3. Preparation and Maintenance of 3D Sphere Cocultures

  1. Dissociate hAstros from 3D aggregates in suspension (as described in step 2.1.5.1).
  2. Dissociate hNeurons or iNeurons from a 2D monolayer.
    1. Remove media from 6-well plate and add 500 µL of detachment solution to each well containing monolayer cultures. Incubate at 37 °C for 5 min. Gently add 2-3 mL DMEM/F12 to remove attached cells.
    2. Collect cells and media in a 15 mL conical tube and centrifuge at 300 x g for 1 min. Aspirate the supernatant, add 1 mL of fresh media, and pipette up and down gently with a 1,000 µL micropipette to achieve a single cell suspension.
  3. Form 3D spheres using microwell culture plates.
    1. Prepare plate by adding 0.5 mL of anti-adherence rinsing solution to each well of the microwell plate. Centrifuge plate at 2,000 x g for 5 min. Aspirate rinsing solution, add 1 mL of DMEM/F12 to each well to wash, and aspirate again.
      NOTE: Always ensure that the centrifuge is balanced during use.
    2. Count each cell type using a hemocytometer or automated cell counter. Add desired ratio of dissociated hAstros and hNeurons or iNeurons to each well in a total volume of 2 mL of NM + Y (include Dox if iNeurons are utilized). Centrifuge plate at 100 x g for 3 min and return to the incubator.
      NOTE: 24-well microwell plates (see the Table of Materials) contain 300 microwells per well. Add a minimum of 6 x 105 cells (for spheres of 2 x 103 cells each) and a maximum of 6 x 106 cells (for spheres of 2 x 104 cells each) in 2 mL of media per well. For viable spheres of a specific density within this range, use a defined quantity of cells and divide by 300 to calculate the number of cells per sphere. Alternative sphere forming methods and tools may also be utilized if desired. Follow manufacturer’s instructions for acceptable ranges of cell densities.
    3. Allow cells to self-assemble into densely packed spheres within microwell plates over the next 2 days (Figure 2A).

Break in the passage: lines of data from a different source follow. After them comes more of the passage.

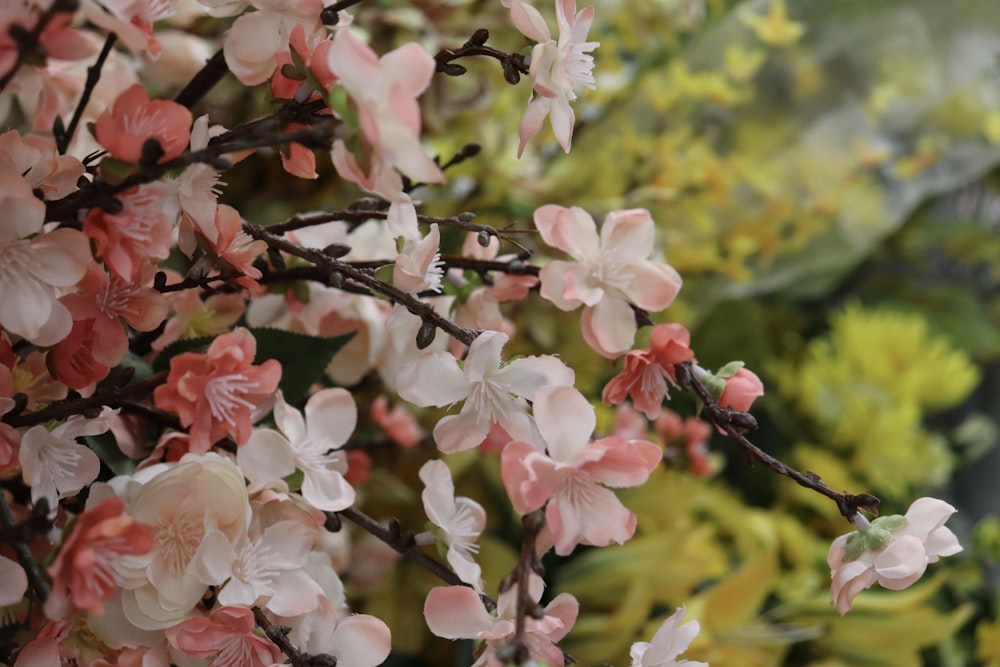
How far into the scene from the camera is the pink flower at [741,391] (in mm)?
257

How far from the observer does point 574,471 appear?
0.21 m

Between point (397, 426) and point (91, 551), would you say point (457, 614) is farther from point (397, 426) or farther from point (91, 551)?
point (397, 426)

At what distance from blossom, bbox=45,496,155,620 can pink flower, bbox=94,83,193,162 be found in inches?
2.9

Replace 50% media if the culture is yellowing.
      NOTE: Exchange only half media and pipette gently when removing and adding media in order not to disturb spheres. Spheres may lift up from microwells and fuse together with higher force.
    4. After 2 days, gently remove spheres from microwells with a 1,000 µL micropipette (Figure 1D). Lightly apply force to the bottom of microwells with media to remove any additional adhered spheres. Let spheres settle in a 15 mL conical tube, aspirate the old media, and add fresh media.
  4. Set up the spinner flask bioreactor system for forming 3D spheres.
    1. Clean the surface of a magnetic stir plate with 70% ethanol, place it into a cell culture incubator. Autoclave individual spinner flasks to sterilize.
    2. Add spheres with a minimum of 50–60 mL media to each spinner flask (Figure 1D, inset). Place the flask on the magnetic stir plate set at 60 rpm. Culture spheres in spinner flasks until they are ready for data collection.
      NOTE: A minimum of 3 weeks in culture is needed for synapse formation. If the spinner flask bioreactor system is not desired, spheres may be cultured in stationary conditions in cell culture flasks or dishes. Spheres may also be embedded in ECM or hydrogel.

4. Measurement of Live Synaptic Physiology with Multielectrode Arrays (MEAs)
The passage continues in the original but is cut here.